>>>>>

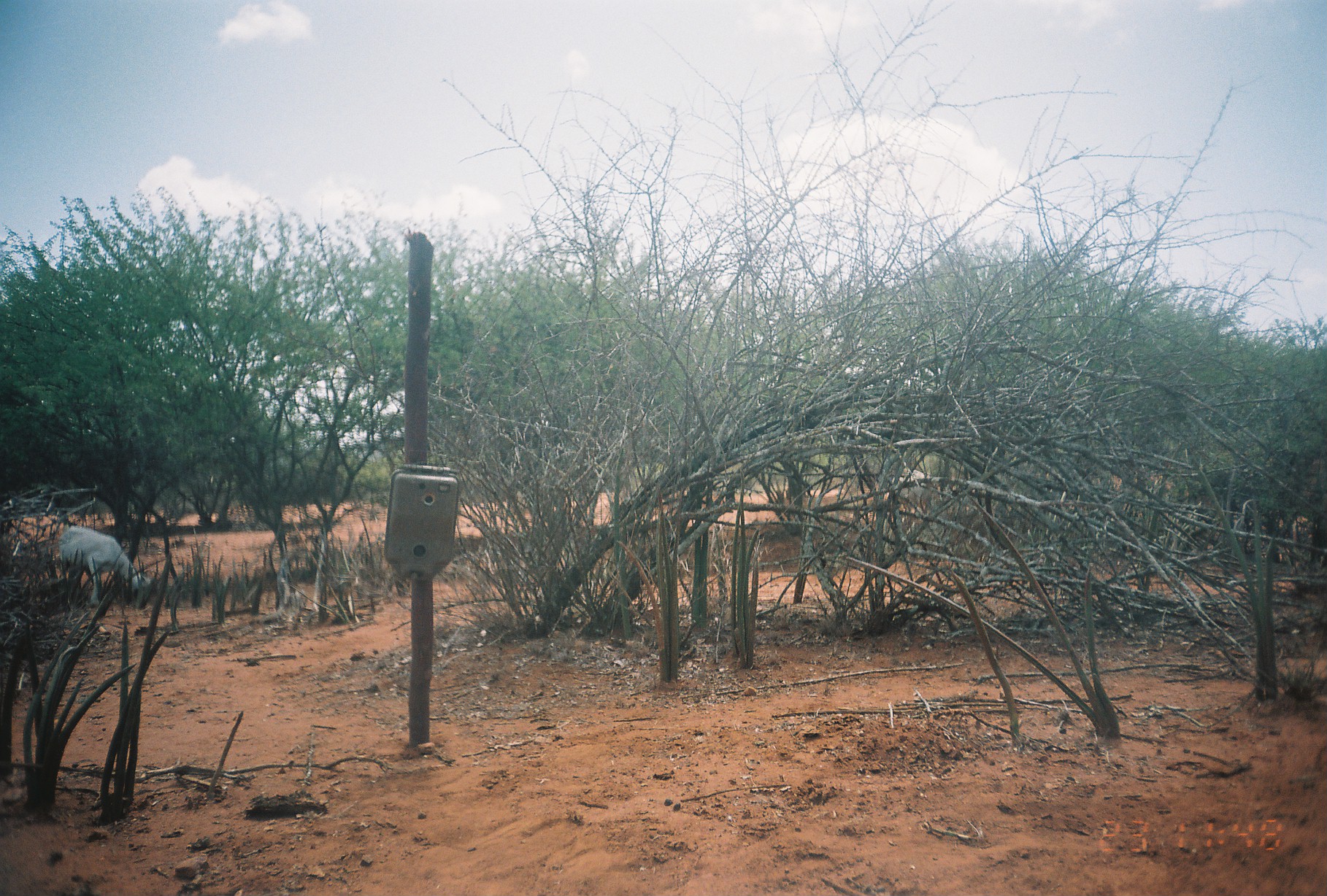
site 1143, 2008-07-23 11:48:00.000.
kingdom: Animalia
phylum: Chordata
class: Mammalia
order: Artiodactyla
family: Bovidae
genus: Capra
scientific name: Capra aegagrus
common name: wild goat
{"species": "Capra aegagrus (wild goat)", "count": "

<<<<<

> **Exercise goal**: Omit the pictures and set down the records exactly.

> **Task output**:
site 1143, 2008-07-23 11:48:00.000.
kingdom: Animalia
phylum: Chordata
class: Mammalia
order: Artiodactyla
family: Bovidae
genus: Capra
scientific name: Capra aegagrus
common name: wild goat
{"species": "Capra aegagrus (wild goat)", "count": "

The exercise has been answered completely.